Needless to say, the SS participation in the bandh does not in the least mean that it has changed its basic ideological and political positions. On the bandh day itself, an editorial in Saamnaa took special care to pour venom on the communists. The Left leadership is also very clear on this point. In two press conferences a week before the bandh, CPI(M) state secretary Prabhakar Sanzgiri and state CITU general secretary K L Bajaj replied to pointed questions by several correspondents, and made it abundantly clear that while the participation of SS-led unions in the bandh against LPG policies was a positive step from the standpoint of working class unity, the CPI(M)’s and the CITU's political assessment of the Shiv Sena remained unchanged.

FALL-OUT OF THE BANDH

After the massive expression of working people's unity through this bandh action, Maharashtra chief minister Vilasrao Deshmukh had to give a public indication that the state government would not press its move to amend labour laws.

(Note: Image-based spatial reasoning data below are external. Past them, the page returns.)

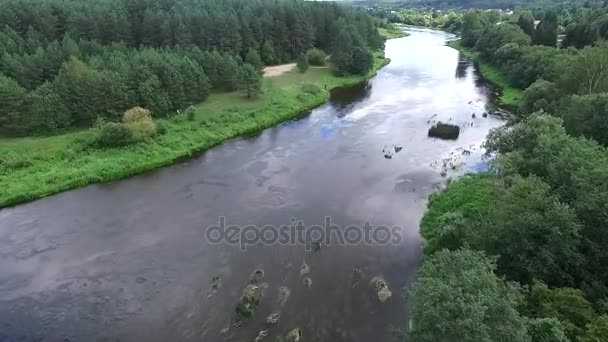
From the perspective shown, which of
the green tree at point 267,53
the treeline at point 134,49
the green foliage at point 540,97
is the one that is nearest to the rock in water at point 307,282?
the green foliage at point 540,97

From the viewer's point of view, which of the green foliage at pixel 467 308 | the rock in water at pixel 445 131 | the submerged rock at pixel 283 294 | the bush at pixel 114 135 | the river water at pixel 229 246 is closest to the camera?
the green foliage at pixel 467 308

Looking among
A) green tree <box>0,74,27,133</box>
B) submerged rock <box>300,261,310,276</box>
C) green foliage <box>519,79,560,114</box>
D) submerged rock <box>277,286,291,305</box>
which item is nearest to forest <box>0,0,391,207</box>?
green tree <box>0,74,27,133</box>

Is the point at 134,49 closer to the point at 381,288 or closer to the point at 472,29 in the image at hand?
the point at 381,288

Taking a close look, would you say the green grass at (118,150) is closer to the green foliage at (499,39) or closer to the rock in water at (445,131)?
the rock in water at (445,131)

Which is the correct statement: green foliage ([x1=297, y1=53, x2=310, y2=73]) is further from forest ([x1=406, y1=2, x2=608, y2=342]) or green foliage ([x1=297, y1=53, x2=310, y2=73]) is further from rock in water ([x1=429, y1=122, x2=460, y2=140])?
forest ([x1=406, y1=2, x2=608, y2=342])

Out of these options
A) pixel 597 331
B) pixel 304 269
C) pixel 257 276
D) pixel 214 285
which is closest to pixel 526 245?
pixel 597 331

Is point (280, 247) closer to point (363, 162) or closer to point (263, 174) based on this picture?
point (263, 174)
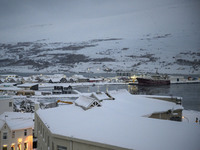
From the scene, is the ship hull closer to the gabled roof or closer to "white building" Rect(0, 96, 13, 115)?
"white building" Rect(0, 96, 13, 115)

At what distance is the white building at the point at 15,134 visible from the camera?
16352 mm

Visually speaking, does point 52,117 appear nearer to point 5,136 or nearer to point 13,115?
point 5,136

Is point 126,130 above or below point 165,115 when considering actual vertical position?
above

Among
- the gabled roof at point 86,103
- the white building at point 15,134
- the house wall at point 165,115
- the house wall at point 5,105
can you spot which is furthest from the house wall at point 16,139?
the house wall at point 165,115

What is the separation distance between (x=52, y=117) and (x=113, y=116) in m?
3.75

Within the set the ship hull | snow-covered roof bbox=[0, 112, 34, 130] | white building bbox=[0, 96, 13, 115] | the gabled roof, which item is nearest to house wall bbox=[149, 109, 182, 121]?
the gabled roof

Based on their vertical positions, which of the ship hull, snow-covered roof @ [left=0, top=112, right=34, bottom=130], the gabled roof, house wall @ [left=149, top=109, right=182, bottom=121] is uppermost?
the gabled roof

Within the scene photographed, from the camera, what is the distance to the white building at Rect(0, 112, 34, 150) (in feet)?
53.6

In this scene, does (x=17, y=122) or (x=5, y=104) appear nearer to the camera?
(x=17, y=122)

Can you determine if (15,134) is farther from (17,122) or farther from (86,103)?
(86,103)

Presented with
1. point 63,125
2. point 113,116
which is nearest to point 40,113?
point 63,125

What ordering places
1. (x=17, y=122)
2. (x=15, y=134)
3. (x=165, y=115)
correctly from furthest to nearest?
(x=165, y=115) < (x=17, y=122) < (x=15, y=134)

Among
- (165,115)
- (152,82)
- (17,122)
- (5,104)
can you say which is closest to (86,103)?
(17,122)

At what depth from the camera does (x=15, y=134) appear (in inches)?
656
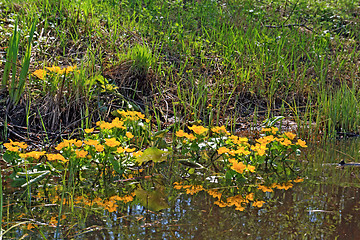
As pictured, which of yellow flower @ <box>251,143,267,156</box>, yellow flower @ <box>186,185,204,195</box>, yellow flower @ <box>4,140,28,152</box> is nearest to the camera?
yellow flower @ <box>4,140,28,152</box>

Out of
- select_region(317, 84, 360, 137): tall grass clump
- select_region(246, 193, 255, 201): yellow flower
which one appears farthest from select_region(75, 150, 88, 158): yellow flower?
select_region(317, 84, 360, 137): tall grass clump

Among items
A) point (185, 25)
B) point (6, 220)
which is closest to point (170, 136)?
point (6, 220)

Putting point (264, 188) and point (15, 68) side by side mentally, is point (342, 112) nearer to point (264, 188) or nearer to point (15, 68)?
point (264, 188)

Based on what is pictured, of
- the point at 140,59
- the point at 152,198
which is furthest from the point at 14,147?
the point at 140,59

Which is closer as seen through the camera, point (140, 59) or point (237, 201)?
point (237, 201)

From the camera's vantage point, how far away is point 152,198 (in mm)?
2348

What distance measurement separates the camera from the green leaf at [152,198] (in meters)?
2.21

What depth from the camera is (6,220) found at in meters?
2.00

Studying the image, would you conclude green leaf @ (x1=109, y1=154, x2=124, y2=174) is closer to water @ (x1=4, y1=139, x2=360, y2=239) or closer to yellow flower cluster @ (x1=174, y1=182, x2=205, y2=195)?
water @ (x1=4, y1=139, x2=360, y2=239)

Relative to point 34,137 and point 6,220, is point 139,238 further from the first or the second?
point 34,137

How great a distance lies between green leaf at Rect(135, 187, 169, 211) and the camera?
2211 mm

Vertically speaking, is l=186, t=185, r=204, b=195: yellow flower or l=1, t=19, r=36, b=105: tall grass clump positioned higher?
l=1, t=19, r=36, b=105: tall grass clump

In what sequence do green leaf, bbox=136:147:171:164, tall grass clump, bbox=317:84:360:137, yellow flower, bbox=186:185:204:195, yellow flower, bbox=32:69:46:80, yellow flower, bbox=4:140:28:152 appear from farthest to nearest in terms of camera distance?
tall grass clump, bbox=317:84:360:137, yellow flower, bbox=32:69:46:80, green leaf, bbox=136:147:171:164, yellow flower, bbox=186:185:204:195, yellow flower, bbox=4:140:28:152

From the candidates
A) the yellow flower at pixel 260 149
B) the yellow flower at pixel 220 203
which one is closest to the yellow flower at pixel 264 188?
the yellow flower at pixel 260 149
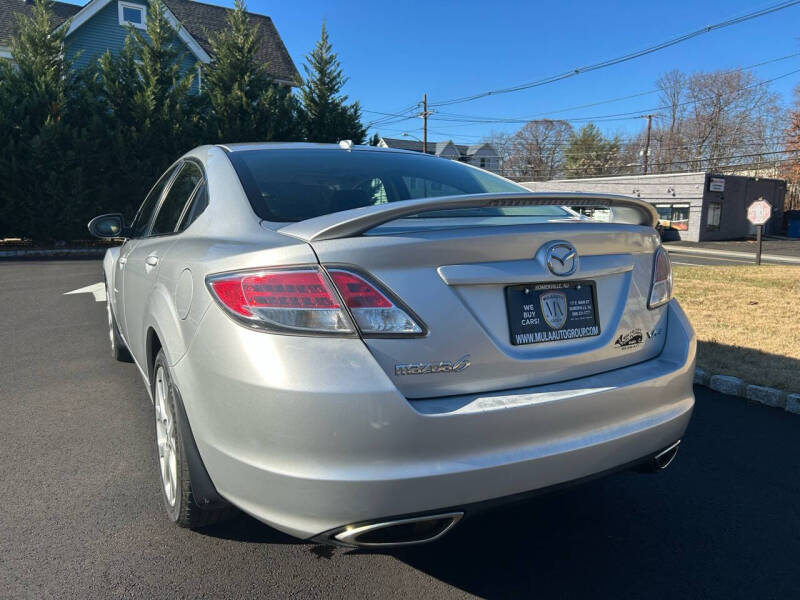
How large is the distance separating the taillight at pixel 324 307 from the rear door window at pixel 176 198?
1.35 m

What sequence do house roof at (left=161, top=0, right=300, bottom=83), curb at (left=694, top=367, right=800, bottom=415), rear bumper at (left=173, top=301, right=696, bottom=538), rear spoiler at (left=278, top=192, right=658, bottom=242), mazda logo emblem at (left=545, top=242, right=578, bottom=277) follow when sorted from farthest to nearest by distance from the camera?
house roof at (left=161, top=0, right=300, bottom=83), curb at (left=694, top=367, right=800, bottom=415), mazda logo emblem at (left=545, top=242, right=578, bottom=277), rear spoiler at (left=278, top=192, right=658, bottom=242), rear bumper at (left=173, top=301, right=696, bottom=538)

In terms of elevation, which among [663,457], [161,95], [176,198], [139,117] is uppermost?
[161,95]

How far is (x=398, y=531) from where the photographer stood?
1.78m

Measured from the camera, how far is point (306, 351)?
5.59 ft

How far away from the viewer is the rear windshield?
2.39m

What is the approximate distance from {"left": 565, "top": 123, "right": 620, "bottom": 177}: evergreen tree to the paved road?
7051cm

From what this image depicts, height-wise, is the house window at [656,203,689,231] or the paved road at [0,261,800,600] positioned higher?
the paved road at [0,261,800,600]

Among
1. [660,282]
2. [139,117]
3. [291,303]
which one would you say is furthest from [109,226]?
[139,117]

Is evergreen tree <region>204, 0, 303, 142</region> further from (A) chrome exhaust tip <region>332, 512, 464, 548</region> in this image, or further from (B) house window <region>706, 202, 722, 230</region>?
(B) house window <region>706, 202, 722, 230</region>

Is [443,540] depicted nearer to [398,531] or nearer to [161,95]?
[398,531]

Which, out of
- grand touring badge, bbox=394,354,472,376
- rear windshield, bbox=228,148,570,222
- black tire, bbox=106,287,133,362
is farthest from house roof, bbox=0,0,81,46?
grand touring badge, bbox=394,354,472,376

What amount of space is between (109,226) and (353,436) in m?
3.08

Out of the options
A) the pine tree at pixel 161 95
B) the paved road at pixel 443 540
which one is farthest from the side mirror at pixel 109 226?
the pine tree at pixel 161 95

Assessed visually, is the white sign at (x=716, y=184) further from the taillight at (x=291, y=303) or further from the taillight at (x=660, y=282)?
the taillight at (x=291, y=303)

He has also invited all trade union leaders for talks on labour-related issues. The Enron issue is now coming to a head and a crucial meeting of the Democratic Front Coordination Committee is due to be held next week. The bandh has put the Enron top brass and their collaborators in the state and at the centre further on the defensive. Prime minister Vajpayee has had to declare in a May Day rally that the centre will refrain from taking anti-labour steps.

However, all such mere statements will not lull the working people into a false sense of security. The people's struggle will have to be further broadened and intensified --- and also radically politicised --- if real gains are to be achieved.